● **Text passage**:
********

For the second quarter of 2013, sales decreased by 3.6% to EUR15.3 billion (USD20.2 billion). This is, in particular, attributable to earlier Easter business, according to Metro Group. Moreover, in the year-earlier period, Media-Saturn in particular benefited considerably from the UEFA Euro 2012 tournament. Adjusted for the already implemented and announced portfolio changes, sales slipped 0.5%. Sales of all banners dropped in H1 and Q2, with the exception of Media-Saturn, which generated a slight sales increase of 0.9% in H1.
"The disposable income and purchasing power of our customers in nearly all European countries were still burdened by austerity measures," said Metro Group CEO Olaf Koch, "Nevertheless, we continued to significantly strengthen our balance sheet and achieved positive overall business development. This is also one of the reasons why we remain convinced we can fulfil our sales and earnings guidance for the remainder of 2013."
For most Metro Group banners, EBIT before special items fell in H1 and Q2. Galeria Kaufhof bucked the trend by showing increased EBIT for both periods. On the group level, EBIT after special items for the first half of the year rose considerably by 477% to EUR364 million (USD479.6 million). However, this figure only corresponds to a still slender EBIT margin of 1.2%, and includes positive special items to the amount of EUR74 million (USD97.5 million).
These special items mainly comprise positive effects from the sale of Real in CEE. They were offset by costs arising from the insolvency of former subsidiary Praktiker and its associated companies. EBIT before special items dropped 5.5% to EUR290 million (USD382.1 million). For Q2, EBIT after special items increased 409.9% to EUR362 million (USD477 million), whereas EBIT before special items dropped by 12.4% to EUR276 million (USD363.7 million). Both declines were due to the sales development as well as price investments, especially at Media-Saturn, and adverse effects from strikes, particularly at Real in Germany, according to the company.
For H1, the net profit to the shareholders of Metro AG improved significantly to EUR17 million (USD22.4 million) compared with a net loss of EUR98 million (USD125.9 million) in the previous period. In Q2, by contrast, net profit rose to EUR33 million (USD43.5 million) against a net loss of EUR181 million (USD232.6 million) in the previous period.

********

[Saved data entries]
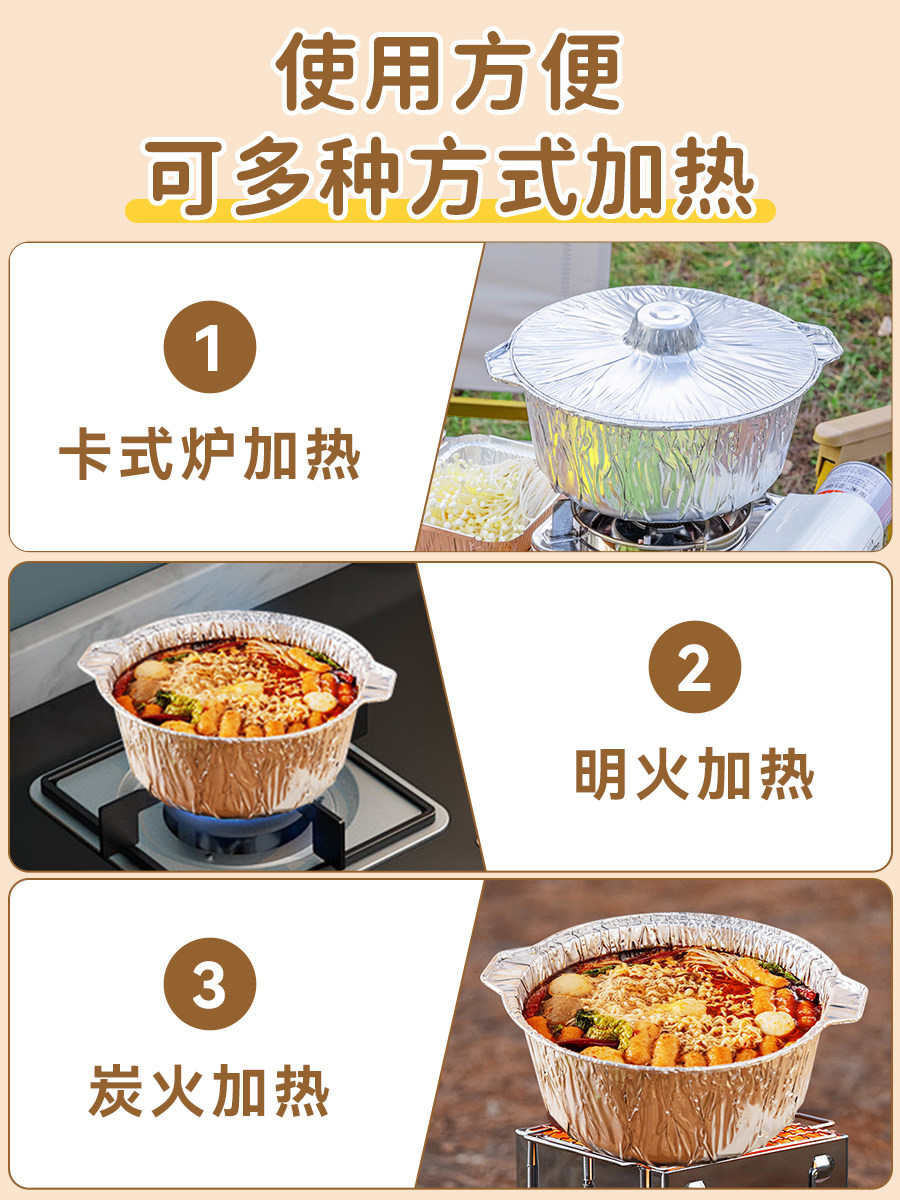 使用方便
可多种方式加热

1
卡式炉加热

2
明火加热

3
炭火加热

********

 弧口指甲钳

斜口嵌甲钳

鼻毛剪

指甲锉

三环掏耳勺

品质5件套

********

● **Assigned task A**:
Answer these questions using the Metro Group earnings text:
(i) By what percentage did sales decrease in the second quarter of 2013?
(ii) Which banner showed increased EBIT before special items for both H1 and Q2?
(iii) What was the H1 net profit to the shareholders of Metro AG in euros?
● **Assigned task B**: Proceed with the Metro Group earnings text, writing on from its final sentence.
None of these rows matter for what is asked here.

● **Exercise result A**:
(i) 3.6%
(ii) Galeria Kaufhof
(iii) EUR17 million

● **Exercise result B**:
Metro Group continued to implement the customer-centric realignment of the company, such as the expansion of its online and delivery business as well as the changes relating to structures, processes and portfolio. Accordingly, delivery sales rose 19.2% to EUR1.3 billion (USD1.7 billion) in H1 2013 and in Q2 by 21.8% to EUR0.7 billion (USD0.9 billion). Online sales climbed 72% in H1 and 88.5% in Q2. However, it has to be remembered that both delivery sales and online sale increases are coming from a relatively low base. The share of private label sales increased noticeably to 11.6% in H1 2013 and 12.1% in Q2.
As far as the outlook is concerned, Metro Group confirmed sales and earnings guidance for the short financial year 2013 (1 January-30 September 2013). It expects – in spite of continuing difficult business conditions – to generate moderate growth in sales (adjusted for portfolio changes). Earnings trends in the abbreviated 2013 financial year will be impacted by the economic situation.
As a result, Metro Group will continue to closely focus in 2013 and in future years on efficient structures and strict cost management. The company expects EBIT before special items to increase compared to the level achieved in the corresponding period of the previous year, that being EUR706 million (USD930.3 million). This projection is based on an assumption of higher income from the sale of real estate assets compared to the prior-year period. Operating earnings are expected to fall short of the levels of the first nine months of 2012, due to a lack of major sporting events taking place during the period.